Mandela, Bourguiba et Bahi Ladgham
La scène se passe le 14 juin 1994 à Tunis, sur la place des Droits de l’Homme en face de l’hôtel Abou Nawas, l’actuel Laico, où résident les chefs d’Etat et de délégations africaines venus assister au Sommet de l’OUA. Parmi eux, Nelson Mandela tout auréolé de sa victoire contre le régime de l’apartheid. C’est le premier sommet africain et le seul jusqu’à présent organisé par la Tunisie. Mais il restera dans l’histoire comme celui qui a vu l’admission de l’Afrique du Sud en tant que 53e membre de ce qui était l’Organisation de l’unité africaine. Ce pays venait juste d’élire à sa tête Nelson Mandela, marquant ainsi son entrée officielle sur la scène africaine.
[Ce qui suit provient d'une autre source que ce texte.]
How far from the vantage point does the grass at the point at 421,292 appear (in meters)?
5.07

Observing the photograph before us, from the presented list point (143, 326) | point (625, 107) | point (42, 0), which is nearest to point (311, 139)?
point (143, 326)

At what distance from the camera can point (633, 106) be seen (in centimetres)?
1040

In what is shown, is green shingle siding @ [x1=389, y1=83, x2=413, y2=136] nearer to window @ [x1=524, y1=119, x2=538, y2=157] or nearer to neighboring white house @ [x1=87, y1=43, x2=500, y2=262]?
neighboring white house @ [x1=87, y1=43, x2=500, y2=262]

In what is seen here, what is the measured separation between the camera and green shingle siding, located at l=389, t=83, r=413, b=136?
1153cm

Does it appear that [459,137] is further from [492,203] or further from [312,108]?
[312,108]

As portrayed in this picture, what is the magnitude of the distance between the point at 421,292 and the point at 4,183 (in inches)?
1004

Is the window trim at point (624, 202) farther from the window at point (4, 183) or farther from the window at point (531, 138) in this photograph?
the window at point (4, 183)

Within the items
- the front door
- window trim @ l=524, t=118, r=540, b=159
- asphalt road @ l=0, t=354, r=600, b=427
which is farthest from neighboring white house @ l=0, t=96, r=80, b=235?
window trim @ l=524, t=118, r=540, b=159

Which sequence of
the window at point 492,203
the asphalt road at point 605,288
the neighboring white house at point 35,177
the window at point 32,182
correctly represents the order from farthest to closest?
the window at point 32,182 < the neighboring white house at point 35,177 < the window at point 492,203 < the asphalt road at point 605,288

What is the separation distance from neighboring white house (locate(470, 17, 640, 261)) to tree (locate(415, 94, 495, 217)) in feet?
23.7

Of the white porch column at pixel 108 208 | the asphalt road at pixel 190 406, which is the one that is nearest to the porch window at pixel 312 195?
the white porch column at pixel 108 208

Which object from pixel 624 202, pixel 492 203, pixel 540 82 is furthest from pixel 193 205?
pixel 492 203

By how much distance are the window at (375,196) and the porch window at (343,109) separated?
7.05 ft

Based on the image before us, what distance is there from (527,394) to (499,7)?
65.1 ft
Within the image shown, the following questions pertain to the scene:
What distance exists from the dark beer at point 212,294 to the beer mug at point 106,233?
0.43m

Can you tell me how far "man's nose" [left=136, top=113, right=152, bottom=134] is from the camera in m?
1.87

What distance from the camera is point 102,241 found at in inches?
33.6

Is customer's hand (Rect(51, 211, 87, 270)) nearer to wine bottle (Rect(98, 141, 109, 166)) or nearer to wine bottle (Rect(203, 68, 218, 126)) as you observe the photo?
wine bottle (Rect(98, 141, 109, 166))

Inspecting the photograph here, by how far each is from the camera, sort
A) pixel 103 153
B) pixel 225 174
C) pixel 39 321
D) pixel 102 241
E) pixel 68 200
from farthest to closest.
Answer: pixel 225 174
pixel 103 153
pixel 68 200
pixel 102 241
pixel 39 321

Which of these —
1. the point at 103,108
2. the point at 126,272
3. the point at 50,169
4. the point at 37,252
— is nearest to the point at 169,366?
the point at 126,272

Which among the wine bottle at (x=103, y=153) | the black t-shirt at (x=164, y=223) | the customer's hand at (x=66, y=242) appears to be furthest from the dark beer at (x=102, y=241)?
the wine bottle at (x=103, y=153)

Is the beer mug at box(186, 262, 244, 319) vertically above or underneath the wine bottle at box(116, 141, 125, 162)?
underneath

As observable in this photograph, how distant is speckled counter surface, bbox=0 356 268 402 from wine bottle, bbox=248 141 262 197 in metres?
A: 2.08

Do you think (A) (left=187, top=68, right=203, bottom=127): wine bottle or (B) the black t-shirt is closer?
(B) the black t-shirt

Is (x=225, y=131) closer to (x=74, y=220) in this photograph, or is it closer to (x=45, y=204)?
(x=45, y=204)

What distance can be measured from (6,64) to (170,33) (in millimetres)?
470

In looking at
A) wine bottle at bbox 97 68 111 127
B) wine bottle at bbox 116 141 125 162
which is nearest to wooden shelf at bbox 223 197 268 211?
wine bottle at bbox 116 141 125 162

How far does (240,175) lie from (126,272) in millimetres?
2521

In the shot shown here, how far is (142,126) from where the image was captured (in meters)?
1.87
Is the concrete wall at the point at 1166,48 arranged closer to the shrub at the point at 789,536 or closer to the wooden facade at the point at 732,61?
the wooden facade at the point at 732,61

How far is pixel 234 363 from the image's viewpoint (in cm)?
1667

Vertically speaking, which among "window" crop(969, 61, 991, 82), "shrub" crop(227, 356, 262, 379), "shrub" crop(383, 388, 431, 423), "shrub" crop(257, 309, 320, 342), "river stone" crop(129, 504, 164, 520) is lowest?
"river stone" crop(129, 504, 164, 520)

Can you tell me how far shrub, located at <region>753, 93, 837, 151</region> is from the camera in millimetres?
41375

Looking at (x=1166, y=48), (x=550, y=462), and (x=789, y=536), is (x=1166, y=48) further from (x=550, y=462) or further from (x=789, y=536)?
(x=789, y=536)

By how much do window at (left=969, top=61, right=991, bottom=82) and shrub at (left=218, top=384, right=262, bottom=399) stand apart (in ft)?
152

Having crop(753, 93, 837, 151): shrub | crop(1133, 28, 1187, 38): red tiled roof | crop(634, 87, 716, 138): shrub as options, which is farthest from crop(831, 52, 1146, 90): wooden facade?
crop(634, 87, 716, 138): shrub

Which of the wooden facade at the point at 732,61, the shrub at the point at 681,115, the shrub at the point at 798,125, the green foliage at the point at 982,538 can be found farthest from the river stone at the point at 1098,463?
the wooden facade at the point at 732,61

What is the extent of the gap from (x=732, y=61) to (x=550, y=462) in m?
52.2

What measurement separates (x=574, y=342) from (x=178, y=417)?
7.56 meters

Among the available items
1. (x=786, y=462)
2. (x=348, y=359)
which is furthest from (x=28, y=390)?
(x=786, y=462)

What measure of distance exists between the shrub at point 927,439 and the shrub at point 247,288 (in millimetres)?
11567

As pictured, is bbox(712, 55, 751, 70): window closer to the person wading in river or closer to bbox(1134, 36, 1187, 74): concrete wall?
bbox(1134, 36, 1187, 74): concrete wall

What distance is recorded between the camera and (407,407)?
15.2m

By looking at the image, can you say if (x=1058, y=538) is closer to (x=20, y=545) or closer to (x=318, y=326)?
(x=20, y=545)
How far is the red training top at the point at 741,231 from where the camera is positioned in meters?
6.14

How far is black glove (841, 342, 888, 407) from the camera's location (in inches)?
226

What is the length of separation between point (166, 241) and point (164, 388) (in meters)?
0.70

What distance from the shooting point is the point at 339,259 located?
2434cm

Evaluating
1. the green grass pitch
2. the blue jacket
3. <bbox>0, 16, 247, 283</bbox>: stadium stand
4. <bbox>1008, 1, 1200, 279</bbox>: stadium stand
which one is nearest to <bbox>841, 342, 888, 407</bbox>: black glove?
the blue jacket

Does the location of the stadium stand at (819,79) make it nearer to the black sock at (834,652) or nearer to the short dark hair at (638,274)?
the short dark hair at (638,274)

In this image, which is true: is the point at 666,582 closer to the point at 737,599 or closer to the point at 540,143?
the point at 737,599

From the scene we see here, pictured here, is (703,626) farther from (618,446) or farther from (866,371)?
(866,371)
Sur cette place bondée de policiers, un septuagénaire avance d’un pas décidé. Un jeune policier lui fait signe de s’arrêter. L’homme obtempère : je m’appelle Bahi Ladgham et je voudrais rencontrer Nelson Mandela. Incrédule, le policier appelle son supérieur, un homme d’un certain âge qui reconnaît tout de suite l’ancien Premier ministre et bras droit de Bourguiba pendant quinze ans. Il le salue respectueusement et lui renouvelle sa demande. Il veut rencontrer le président de l’Afrique du Sud. Le gradé lui demande de patienter un moment. Quelques minutes plus tard, un membre de la délégation sud africaine arrive et annonce à Si Bahi que Mandela serait heureux de le rencontrer. Il est aussitôt conduit auprès du président sud-africain. Les retrouvailles seront émouvantes. Ils tomberont dans les bras l’un de l’autre. Mandela se rappelle très bien leur dernière rencontre qui remonte à …1962 à Tunis. Le Sud-Africain était venu pour obtenir des armes. Il a rencontré Bourguiba qui lui a réservé un accueil chaleureux et a tout de suite accepté de lui fournir l’aide qu’il réclamait et l’encourage à engager la lutte armée contre le régime blanc avant de le confier à Si Bahi. Ce dernier cumulait alors les fonctions de secrétaire d’Etat à la présidence (l’équivalent de Premier ministre) et secrétaire d’Etat à la Défense. Mandela obtiendra les armes, mais n’aura pas le temps d’engager la lutte armée. ll sera arrêté à son retour en Afrique du Sud puis condamné à trente ans de prison au terme d’un procès expéditif.
Le destin voudra que le ‘’Prix Mandela du Combattant suprême’’ soit attribué pour l’année 2017, à titre posthume, au président Bourguiba.